*WHAT THE EXERCISE ASKS*. Please count the lines in the items below that contain the string "instances", treating uppercase and lowercase letters as different. Give only the number.
-- begin INPUT DATA --
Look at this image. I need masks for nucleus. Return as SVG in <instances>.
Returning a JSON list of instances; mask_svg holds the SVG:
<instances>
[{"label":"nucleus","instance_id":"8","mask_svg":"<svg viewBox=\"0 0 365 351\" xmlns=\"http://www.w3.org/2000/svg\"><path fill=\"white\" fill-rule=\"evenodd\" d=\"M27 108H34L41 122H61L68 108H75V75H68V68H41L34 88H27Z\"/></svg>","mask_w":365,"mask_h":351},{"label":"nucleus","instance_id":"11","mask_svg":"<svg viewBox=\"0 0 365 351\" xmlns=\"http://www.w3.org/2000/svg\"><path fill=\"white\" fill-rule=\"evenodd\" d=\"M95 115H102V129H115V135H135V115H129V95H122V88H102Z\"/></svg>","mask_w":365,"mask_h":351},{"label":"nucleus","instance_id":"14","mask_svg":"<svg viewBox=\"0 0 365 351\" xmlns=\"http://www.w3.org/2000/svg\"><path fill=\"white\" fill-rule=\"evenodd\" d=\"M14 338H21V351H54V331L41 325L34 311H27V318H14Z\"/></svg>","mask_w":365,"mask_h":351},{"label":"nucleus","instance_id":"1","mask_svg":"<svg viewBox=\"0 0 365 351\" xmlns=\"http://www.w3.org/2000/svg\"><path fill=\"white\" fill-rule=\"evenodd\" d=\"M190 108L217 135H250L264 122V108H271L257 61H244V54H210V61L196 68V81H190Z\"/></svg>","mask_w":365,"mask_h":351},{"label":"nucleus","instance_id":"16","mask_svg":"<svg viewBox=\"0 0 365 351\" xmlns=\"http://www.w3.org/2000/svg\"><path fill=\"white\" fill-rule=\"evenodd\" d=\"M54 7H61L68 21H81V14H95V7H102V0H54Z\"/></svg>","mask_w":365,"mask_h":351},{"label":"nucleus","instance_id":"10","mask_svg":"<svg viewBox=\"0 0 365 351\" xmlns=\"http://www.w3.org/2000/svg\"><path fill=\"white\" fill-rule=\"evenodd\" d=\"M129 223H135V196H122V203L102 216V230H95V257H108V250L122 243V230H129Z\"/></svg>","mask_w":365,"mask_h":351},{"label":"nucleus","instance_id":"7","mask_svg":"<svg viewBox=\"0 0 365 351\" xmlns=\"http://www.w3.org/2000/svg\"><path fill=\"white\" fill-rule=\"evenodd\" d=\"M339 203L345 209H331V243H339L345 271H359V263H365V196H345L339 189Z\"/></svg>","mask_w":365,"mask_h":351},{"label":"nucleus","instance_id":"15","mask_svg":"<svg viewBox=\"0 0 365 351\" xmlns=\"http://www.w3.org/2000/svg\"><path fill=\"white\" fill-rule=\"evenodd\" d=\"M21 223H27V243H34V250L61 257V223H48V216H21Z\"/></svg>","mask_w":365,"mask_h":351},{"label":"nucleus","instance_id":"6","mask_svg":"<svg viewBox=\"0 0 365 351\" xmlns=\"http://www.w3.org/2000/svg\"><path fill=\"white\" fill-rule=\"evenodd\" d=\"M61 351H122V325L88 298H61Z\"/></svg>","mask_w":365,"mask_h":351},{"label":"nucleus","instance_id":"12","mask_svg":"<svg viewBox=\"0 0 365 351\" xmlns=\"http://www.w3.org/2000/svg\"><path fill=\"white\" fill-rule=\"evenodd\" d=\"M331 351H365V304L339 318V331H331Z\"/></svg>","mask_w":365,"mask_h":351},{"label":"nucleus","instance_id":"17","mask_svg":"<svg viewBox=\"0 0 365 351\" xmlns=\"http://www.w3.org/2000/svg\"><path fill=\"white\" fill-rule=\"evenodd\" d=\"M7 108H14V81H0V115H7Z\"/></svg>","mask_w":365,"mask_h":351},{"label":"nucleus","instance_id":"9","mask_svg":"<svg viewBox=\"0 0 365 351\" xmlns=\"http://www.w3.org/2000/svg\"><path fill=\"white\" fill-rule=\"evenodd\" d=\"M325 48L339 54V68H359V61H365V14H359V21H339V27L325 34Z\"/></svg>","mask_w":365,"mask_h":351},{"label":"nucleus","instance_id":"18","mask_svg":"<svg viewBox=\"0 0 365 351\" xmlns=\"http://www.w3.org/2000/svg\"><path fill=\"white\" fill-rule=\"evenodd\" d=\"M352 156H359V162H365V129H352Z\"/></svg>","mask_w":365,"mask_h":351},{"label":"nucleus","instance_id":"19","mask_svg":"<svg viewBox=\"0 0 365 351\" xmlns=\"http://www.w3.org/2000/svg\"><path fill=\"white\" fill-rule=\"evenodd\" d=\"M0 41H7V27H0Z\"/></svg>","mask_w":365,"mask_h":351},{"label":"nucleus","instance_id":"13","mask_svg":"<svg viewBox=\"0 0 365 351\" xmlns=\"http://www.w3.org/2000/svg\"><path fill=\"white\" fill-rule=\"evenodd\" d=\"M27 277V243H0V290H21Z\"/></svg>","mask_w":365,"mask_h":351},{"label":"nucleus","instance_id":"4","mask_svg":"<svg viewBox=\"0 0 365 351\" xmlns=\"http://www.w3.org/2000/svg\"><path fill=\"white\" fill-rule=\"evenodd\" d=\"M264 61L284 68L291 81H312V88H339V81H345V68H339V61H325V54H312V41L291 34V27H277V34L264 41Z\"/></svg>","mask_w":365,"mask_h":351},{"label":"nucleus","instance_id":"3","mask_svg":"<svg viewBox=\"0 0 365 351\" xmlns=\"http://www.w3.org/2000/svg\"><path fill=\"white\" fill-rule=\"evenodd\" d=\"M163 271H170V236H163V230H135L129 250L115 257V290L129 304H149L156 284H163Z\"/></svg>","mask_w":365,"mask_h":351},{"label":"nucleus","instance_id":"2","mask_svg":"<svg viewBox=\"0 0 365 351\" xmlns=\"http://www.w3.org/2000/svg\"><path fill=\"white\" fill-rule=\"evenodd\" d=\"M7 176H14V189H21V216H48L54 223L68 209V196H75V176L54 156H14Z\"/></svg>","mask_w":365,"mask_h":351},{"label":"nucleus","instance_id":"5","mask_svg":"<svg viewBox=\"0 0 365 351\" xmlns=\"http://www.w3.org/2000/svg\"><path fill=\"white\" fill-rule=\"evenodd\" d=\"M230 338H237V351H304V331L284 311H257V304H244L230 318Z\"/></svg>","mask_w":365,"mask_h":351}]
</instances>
-- end INPUT DATA --
*THE REPLY*. 4